I may have missed it, but that is not at all what the link you posted says. It has a waiver of liability against 3rd parties (basically the DAO operation). It does not say that you cannot have liability between to parties subject to a contract, or even seem to mention anything about dispute resolution.
Also, I would like to point out that you CANNOT have a contract that requires an illegal act. For instance, you cannot create a contract that says “Person A waives all legal recourse against Person B if Person B murders them.” The act of murder is still illegal even if both parties agree to it.
Finally, the TOS for DAO is not the contract, it is merely the TOS for using the service. So the individual contracts between two people are going to override that.
You’re still conflating the term “smart contract” and the idea of a legal contract.
That’s like conflating “observer” in physics with a human staring at you or hearing someone talking about a Daemon on their server and talking as if it’s a red skinned monster from hell perched on the server.
Imagine someone says
“This is a river, if you throw your money in it will end up somewhere, we call the currents a ‘water contract’, the only difference to a normal river is that we’ve got the paperwork signed such that this doesn’t count as littering”
It does indeed end up somewhere and you’re really really unhappy about where it ends up.
Who do you think you’re going to take to court and for what contract?
Which two people do you mean?

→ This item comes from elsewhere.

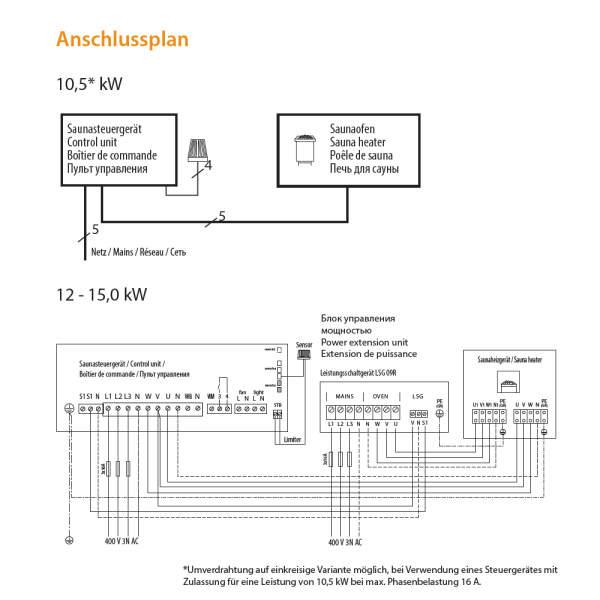 Elektrosaunaofen P1 Plus Standausführung Sicherheit Anschluss-260-94.6381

The creators of the the DAO don’t have control over it. When people who brought tokens sue them, they can’t give them the money back.
You might be correct. I suspect you know more about the law side of this than i do.
Law might want to govern them, but the power of the state is limited. A court can’t compel a computer that executes code to do anything.
The law cannot compell you not to murder either, but does that mean you can go out an do it freely? No.
The law doesnt need to compell the computer code, it can force people to do things, it can force the code to be rewritten, it can shut down servers that run the code, it can confiscate the money used in the processes.
These are not some magical anonymous items that are above the law and inviolate. While it is true that they have not been litigated yet, that time is quickly coming, and they still rely on outside individuals to complete the contracts, and are still governed by all the same laws that everything else is.
The idea of the blockchain is that there no single server that runs the code and that could be attacked that way.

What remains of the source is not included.